JANTAR DE ASSOBIO
Fulano apostou com Beltrano que havia de conseguir jantar naquele restaurante, ali da esquina, sem pagar cheta.
- Temos sopa de agriões. Deseja sopa?
O nosso amigo Fulano limitou-se a soltar duas assobiadelas, que o criado interpretou à sua maneira, trazendo-lhe um prato de sopa.
A seguir, o criado perguntou ao silencioso cliente se queria provar uma dobrada à moda do Porto, acabadinha de fazer. Mais duas assobiadelas de resposta.
Veio a dobrada.
E assim sucessivamente, o vinho, a fruta, o doce. Por fim, a conta.
Aqui chegado, Fulano rejeitou o papelinho com a despesa do jantar. E pela primeira vez falou:
- Não pago.
Chamado pelo criado aflito, veio o dono do restaurante, que ouviu esta explicação de Fulano, muito seguro das suas razões:
- Eu nunca pedi nada. O empregado vinha e perguntava se eu queria isto e aquilo. Eu assobiava e ele trazia a comida. O que é dado, nunca se recusa. Mas como nunca pedi, não devo nada.
E Fulano saiu do restaurante, todo emproado, de palito na boca, perante o pasmo do patrão e do criado.

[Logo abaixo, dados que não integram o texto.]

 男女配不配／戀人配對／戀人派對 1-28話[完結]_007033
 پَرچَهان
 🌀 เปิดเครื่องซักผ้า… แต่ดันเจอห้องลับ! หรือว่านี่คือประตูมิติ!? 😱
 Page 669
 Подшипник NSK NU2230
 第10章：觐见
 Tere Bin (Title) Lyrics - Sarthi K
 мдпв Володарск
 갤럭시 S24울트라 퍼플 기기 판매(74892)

Beltrano, que o esperava cá fora e a tudo assistira, através da montra do restaurante, teve de dar-se por vencido. Fulano ganhara a aposta e um jantar de graça.

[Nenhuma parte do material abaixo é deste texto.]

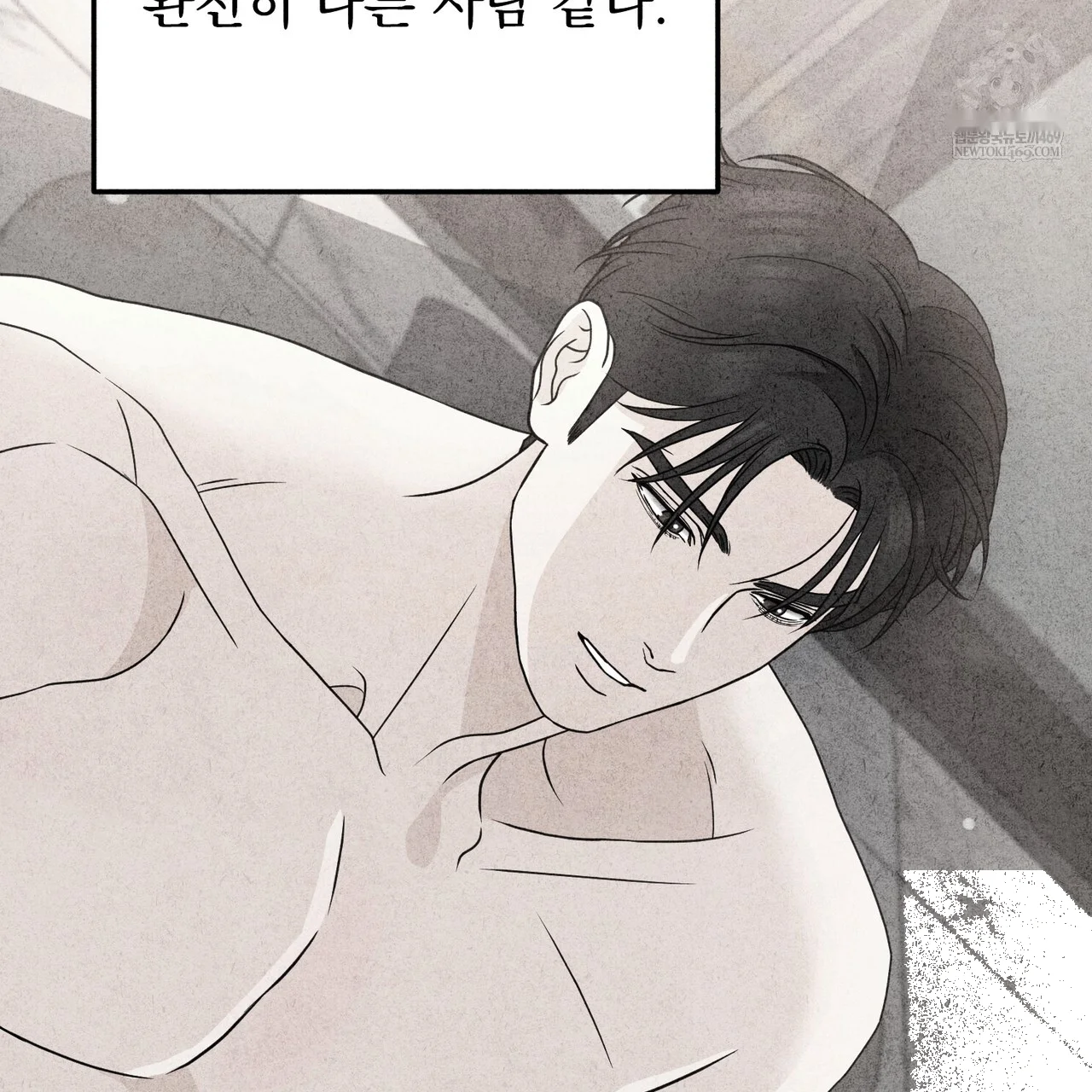 Best Friend Romance Log Episode 24 - Page 80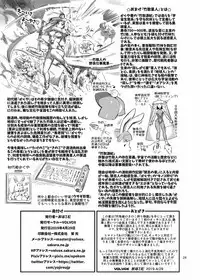 Taketorihime no Kinokogari Monogatari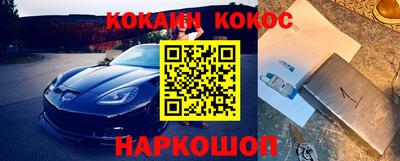 бутик Азнакаево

Mas Beltrano não se conformou e, à sua conta, resolveu, no dia seguinte, fazer o mesmo que Fulano fizera.
Encontrou Cicrano e perguntou-lhe:
- Queres apostar em como eu vou ali àquele restaurante jantar sem gastar um tostão?
Cicrano encolheu os ombros, mas apostou.
Quando Beltrano se sentou a uma mesa e o criado veio com a terrina da sopa, as duas assobiadelas do freguês puseram o empregado de sobreaviso.
Foi a correr, lá dentro, avisar o patrão:
- Está cá outro com a mesma história dos assobios. O que é que eu faço?
- Pergunta-lhe se ele quer mais sopa - disse o patrão, arregaçando as mangas da camisa.
Aos dois assobios, criado e patrão agarraram em Beltrano e correram-no do restaurante, a pontapés.
Há receitas que resultam uma vez, mas à segunda mais vale não experimentar. O Beltrano aprova o que aqui fica dito, soltando dois tristes assobios.